Ask HN: When someone makes bad remarks on your project, how do you go about it? - rahulskn86
Should you be defensive for your current project?<p>Accepting seems like correct thing to do, since there are always things to improve in code base or the original design assumptions may not be true anymore etc.<p>However, practically I see that it is taken as admission of incorrectness and then it quickly starts to pile up. The code becomes a blame arena for all future problems too.<p>What is the best way to handle the situation?
======
superimposition
Do NOT accept it as admission of incorrectness. That will typically create an
image that you're not a good worker, even when you're just trying to be polite
to the person giving feedback.

Here's the pattern that I've found useful: 1/ Rephrase the feedback "What I
heard you say...". This buys you a bit of time and putting feedback in your
words takes the personal sting out 2/ Turn it into a non-hostile discovery
discussion by saying something like "I'm interested in understanding why you
think x, y, z...". Layer in any relevant context in your question phrasing...

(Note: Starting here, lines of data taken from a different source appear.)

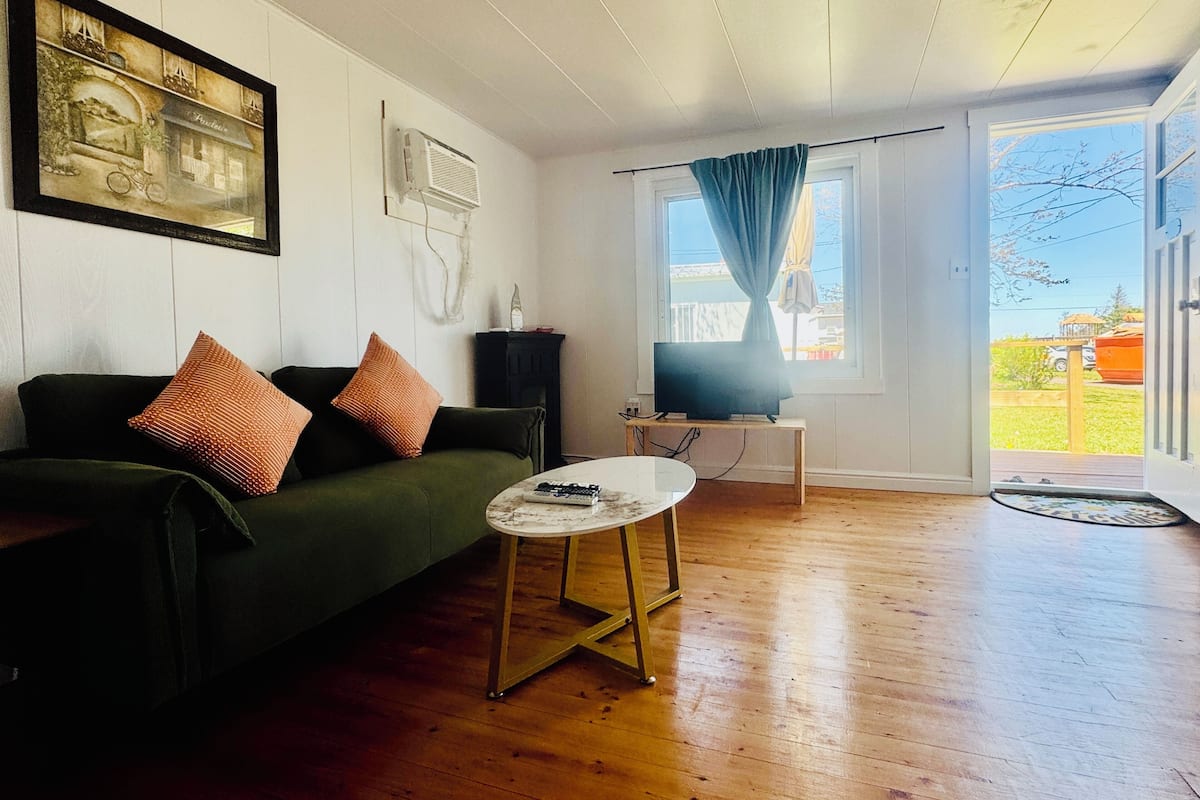 A living room with a green sofa, a small white table, a television, and a window with curtains.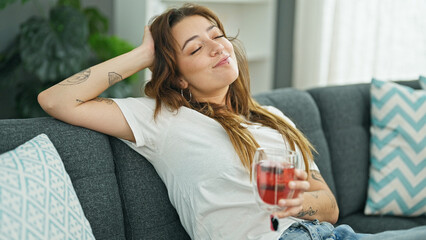 Young beautiful hispanic woman drinking tea relaxed on sofa at home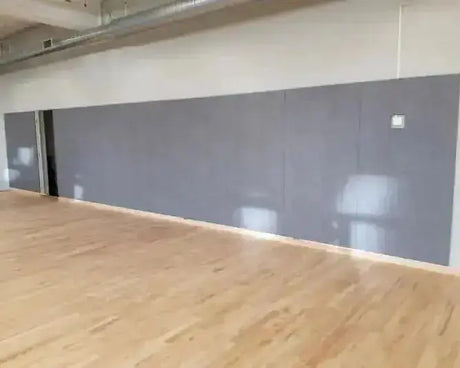 SportCom Wandpolster Standard SC-16211, graue Polster an der Wand einer Halle mit Parkettboden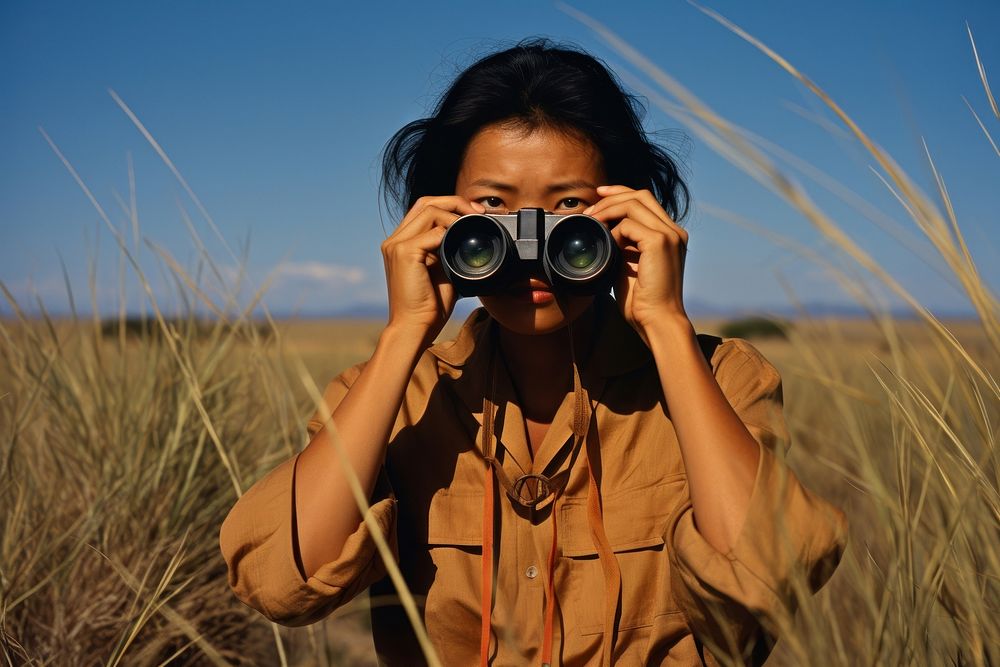 Woman using Binoculars binoculars photo photography.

e.g. if the feedback is contradicting the project objectives then you may want
to add that in your question 3/ Rephrase what you heard in your own words 4/
Repeat steps 2-3 until you have sufficient clarity 5/ Decide the appropriate
next steps and articulate that. A feasible next step might be to take no
action because you either resolved the issue through discussion or identified
it's not a priority

------
tiord
I think it really depends on the context, and of course on what the remark is.
I am not sure I understand what do you exactly mean by "bad remark". IMHO, in
addition to what superimposition wrote below, you should evaluate if the
remark (comment) stands or not, if it is well argumented, and if you can learn
something from it. If yes then learn fro,m it, if no then give an argumented
response. IN any case, be polite and curious.